* GIVEN TASK *
Write out everything from the line containing "What quantity of" down to the line containing "1.81 meters", both included, substituting "white skirting board" for "white baseboard" and leaving all else unchanged.

Records from a dataset
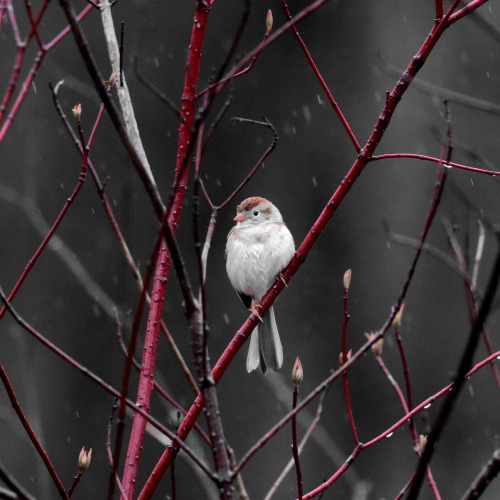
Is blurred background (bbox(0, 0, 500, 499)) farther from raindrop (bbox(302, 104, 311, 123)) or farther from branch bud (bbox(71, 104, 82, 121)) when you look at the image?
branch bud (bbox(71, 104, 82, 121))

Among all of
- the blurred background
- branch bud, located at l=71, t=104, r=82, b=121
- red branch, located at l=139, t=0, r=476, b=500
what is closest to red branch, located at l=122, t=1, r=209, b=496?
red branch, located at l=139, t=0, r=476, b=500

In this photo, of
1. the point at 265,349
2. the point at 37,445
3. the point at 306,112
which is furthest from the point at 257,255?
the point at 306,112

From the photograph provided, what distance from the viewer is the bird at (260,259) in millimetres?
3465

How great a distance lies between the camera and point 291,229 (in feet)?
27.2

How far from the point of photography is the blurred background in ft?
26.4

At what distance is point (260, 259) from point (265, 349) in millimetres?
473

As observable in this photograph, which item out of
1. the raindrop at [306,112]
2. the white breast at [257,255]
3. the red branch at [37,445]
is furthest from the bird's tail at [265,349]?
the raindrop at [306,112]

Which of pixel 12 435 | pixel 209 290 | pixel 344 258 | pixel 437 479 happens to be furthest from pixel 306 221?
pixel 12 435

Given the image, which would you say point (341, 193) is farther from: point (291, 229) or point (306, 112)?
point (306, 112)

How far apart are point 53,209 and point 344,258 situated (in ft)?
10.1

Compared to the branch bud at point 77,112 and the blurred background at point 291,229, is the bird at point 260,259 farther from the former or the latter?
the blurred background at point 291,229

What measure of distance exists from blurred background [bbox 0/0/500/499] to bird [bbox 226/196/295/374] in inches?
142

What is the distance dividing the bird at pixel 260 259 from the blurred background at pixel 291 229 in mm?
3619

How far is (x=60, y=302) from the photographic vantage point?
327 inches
...
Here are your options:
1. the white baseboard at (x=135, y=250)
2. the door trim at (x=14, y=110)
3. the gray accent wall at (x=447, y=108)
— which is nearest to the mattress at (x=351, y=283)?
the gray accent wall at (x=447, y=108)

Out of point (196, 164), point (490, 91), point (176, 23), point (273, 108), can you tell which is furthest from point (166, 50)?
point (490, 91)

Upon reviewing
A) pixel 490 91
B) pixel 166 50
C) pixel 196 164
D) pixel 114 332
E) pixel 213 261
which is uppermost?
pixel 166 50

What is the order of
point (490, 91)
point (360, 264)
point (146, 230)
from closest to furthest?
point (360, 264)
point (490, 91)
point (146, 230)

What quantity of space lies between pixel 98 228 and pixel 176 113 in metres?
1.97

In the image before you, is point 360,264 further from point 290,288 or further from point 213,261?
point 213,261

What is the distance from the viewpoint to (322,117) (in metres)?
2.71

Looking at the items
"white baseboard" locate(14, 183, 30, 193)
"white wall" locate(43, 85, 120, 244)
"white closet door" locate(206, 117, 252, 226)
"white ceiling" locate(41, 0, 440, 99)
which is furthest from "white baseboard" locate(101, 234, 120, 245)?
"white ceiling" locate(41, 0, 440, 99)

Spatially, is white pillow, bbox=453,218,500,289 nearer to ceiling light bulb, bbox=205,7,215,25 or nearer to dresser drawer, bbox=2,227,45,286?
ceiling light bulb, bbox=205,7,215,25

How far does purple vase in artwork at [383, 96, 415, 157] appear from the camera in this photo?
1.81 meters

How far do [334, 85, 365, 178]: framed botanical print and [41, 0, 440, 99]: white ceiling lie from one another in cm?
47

* SOLUTION *
What quantity of space lies between pixel 98 228 and pixel 176 113 in metres?
1.97

In the image before you, is point 360,264 further from point 290,288 or further from point 213,261?
point 213,261

What is the distance from the viewpoint to (322,117) (in metres)?
2.71

Looking at the items
"white skirting board" locate(14, 183, 30, 193)
"white wall" locate(43, 85, 120, 244)
"white closet door" locate(206, 117, 252, 226)
"white ceiling" locate(41, 0, 440, 99)
which is furthest from "white skirting board" locate(101, 234, 120, 245)?
"white ceiling" locate(41, 0, 440, 99)

Spatially, is white pillow, bbox=453,218,500,289 nearer to ceiling light bulb, bbox=205,7,215,25 or nearer to dresser drawer, bbox=2,227,45,286?
ceiling light bulb, bbox=205,7,215,25

How far does purple vase in artwork at [383, 96, 415, 157] appear from the camera in this photo?
1.81 meters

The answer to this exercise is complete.